つまり、尿という採取しやすい試料から、子どもにおける代謝や炎症の初期の適応を、体への負担が少ない形でまとめて捉える手がかりが得られるという位置づけです。なお、BMIや炎症指標を考慮すると関連が弱まった点は、著者らが報告した結果の一部として押さえておく必要があります。

著者:Fabio Lauria(Institute of Food Sciences, National Research Council, 83100 Avellino, Italy)、Paola Russo(Department of Precision Medicine, School of Medicine and Surgery, University of Campania “Luigi Vanvitelli”, 80138 Naples, Italy)、Alfonso Siani(Institute of Food Sciences, National Research Council, 83100 Avellino, Italy)、Ivana Sirangelo(Department of Precision Medicine, School of Medicine and Surgery, University of Campania “Luigi Vanvitelli”, 80138 Naples, Italy)、Ilenia D’Orsi(Institute of Food Sciences, National Research Council, 83100 Avellino, Italy)、Pasquale Marena(Institute of Food Sciences, National Research Council, 83100 Avellino, Italy)、Antje Hebestreit(Leibniz Institute for Prevention Research and Epidemiology, 28359 Bremen, Germany)、Ronja Foraita(Leibniz Institute for Prevention Research and Epidemiology, 28359 Bremen, Germany)、Giuseppe Iacomino(Institute of Food Sciences, National Research Council, 83100 Avellino, Italy)

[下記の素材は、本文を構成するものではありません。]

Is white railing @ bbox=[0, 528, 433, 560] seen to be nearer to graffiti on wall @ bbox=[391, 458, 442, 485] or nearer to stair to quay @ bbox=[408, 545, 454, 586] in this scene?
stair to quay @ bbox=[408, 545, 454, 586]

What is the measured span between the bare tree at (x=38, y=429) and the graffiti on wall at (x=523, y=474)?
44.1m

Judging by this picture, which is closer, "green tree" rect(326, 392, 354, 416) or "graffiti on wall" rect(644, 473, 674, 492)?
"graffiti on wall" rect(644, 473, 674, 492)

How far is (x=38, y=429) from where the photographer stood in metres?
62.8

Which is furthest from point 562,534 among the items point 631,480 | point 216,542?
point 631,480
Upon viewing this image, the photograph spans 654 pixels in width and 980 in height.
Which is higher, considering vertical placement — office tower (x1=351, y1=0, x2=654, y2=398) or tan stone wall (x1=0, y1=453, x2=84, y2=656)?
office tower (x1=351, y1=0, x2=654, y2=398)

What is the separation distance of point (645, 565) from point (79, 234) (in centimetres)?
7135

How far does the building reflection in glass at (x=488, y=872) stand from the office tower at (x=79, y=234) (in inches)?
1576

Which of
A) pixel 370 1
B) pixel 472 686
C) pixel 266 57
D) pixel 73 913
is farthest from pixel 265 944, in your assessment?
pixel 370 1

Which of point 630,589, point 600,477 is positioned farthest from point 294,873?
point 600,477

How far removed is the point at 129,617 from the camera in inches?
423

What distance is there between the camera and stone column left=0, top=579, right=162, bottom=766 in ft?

※本記事は原著論文をもとに、日本語で要約・説明を加えた研究紹介です。 出典(原著論文):Fabio Lauria, Paola Russo, Alfonso Siani, et al. Urinary Extracellular Vesicle-Derived miRNAs Reveal a Coordinated Stress-Response Network Linked to Advanced Glycation End-Products in Children and Adolescents. Antioxidants 2026-09-10. DOI: 10.3390/antiox15091150. 原著ライセンス:CC BY.